= Beginning of Section =

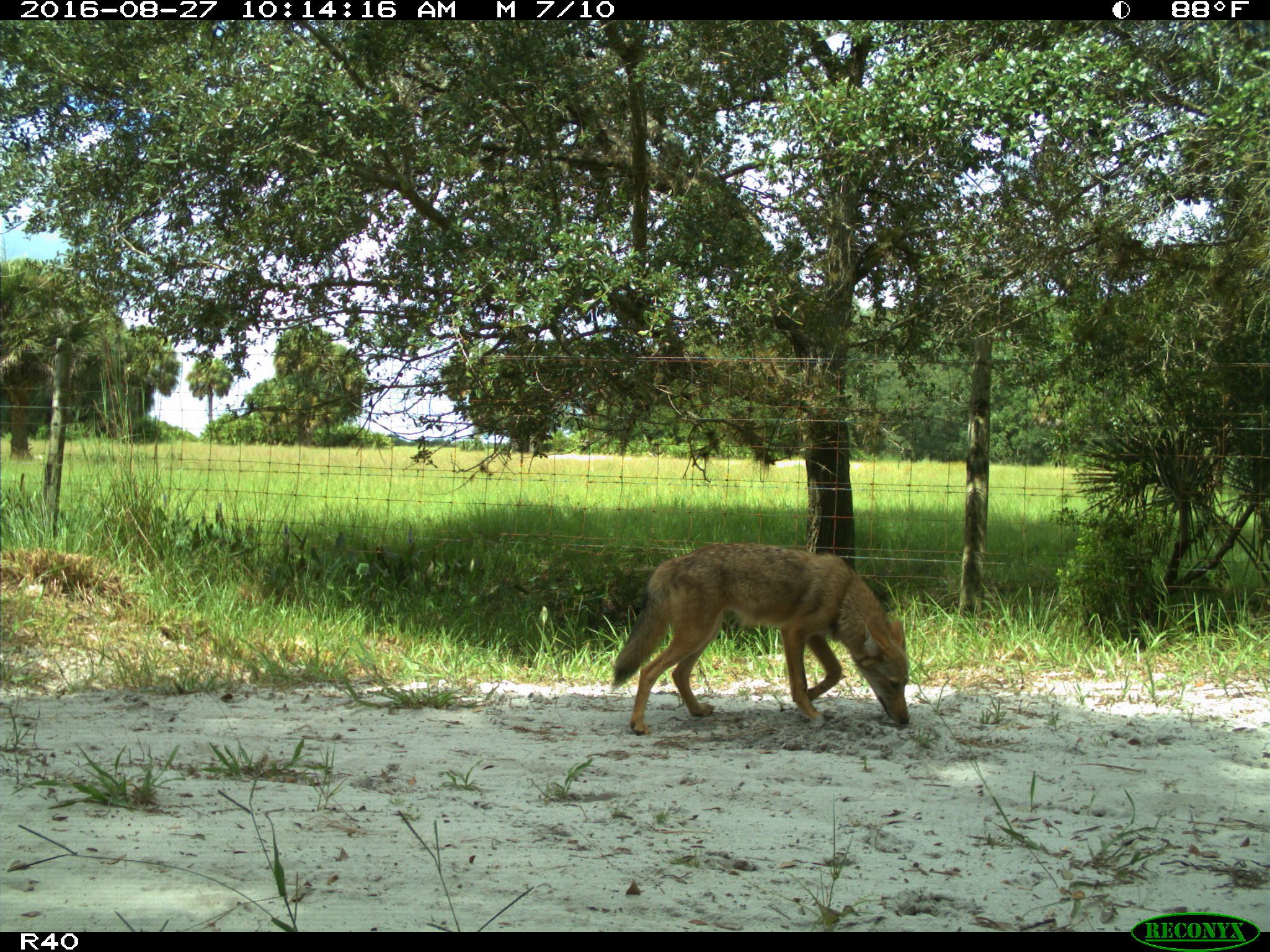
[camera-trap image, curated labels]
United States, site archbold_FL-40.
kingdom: Animalia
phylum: Chordata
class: Mammalia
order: Carnivora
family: Canidae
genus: Canis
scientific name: Canis latrans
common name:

= End of Section =

Your goal: Would you please restate the records word for word, excluding any images?

Answer to this task:
[camera-trap image, curated labels]
United States, site archbold_FL-40.
kingdom: Animalia
phylum: Chordata
class: Mammalia
order: Carnivora
family: Canidae
genus: Canis
scientific name: Canis latrans
common name:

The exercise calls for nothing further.